(Saved entries)
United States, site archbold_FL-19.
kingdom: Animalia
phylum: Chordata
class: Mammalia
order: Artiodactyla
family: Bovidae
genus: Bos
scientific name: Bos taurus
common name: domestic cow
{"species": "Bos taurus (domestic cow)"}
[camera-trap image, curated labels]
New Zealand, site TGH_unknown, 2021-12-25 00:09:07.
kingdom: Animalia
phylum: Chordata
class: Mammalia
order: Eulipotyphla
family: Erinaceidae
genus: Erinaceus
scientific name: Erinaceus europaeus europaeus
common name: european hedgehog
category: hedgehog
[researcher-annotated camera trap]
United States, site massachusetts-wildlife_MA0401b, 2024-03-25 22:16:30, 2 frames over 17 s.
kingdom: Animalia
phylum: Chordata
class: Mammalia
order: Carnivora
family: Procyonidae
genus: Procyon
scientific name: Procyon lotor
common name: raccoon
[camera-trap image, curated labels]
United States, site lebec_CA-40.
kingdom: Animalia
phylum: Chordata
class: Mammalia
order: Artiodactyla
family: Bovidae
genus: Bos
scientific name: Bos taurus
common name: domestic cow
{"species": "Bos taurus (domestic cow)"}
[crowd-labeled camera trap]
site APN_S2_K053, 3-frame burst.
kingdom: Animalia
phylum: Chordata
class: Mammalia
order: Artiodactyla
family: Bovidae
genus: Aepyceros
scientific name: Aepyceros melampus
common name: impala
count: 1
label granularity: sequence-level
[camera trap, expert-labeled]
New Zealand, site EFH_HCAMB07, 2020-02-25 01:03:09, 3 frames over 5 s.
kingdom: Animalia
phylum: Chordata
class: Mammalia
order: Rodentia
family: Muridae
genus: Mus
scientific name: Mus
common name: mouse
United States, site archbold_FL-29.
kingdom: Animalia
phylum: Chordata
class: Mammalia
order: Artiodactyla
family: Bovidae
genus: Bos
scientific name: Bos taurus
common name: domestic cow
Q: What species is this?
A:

**About this exercise**
Please copy each line of the records above in which the word "labeled" can be found.

**Result below**
[crowd-labeled camera trap]
[camera trap, expert-labeled]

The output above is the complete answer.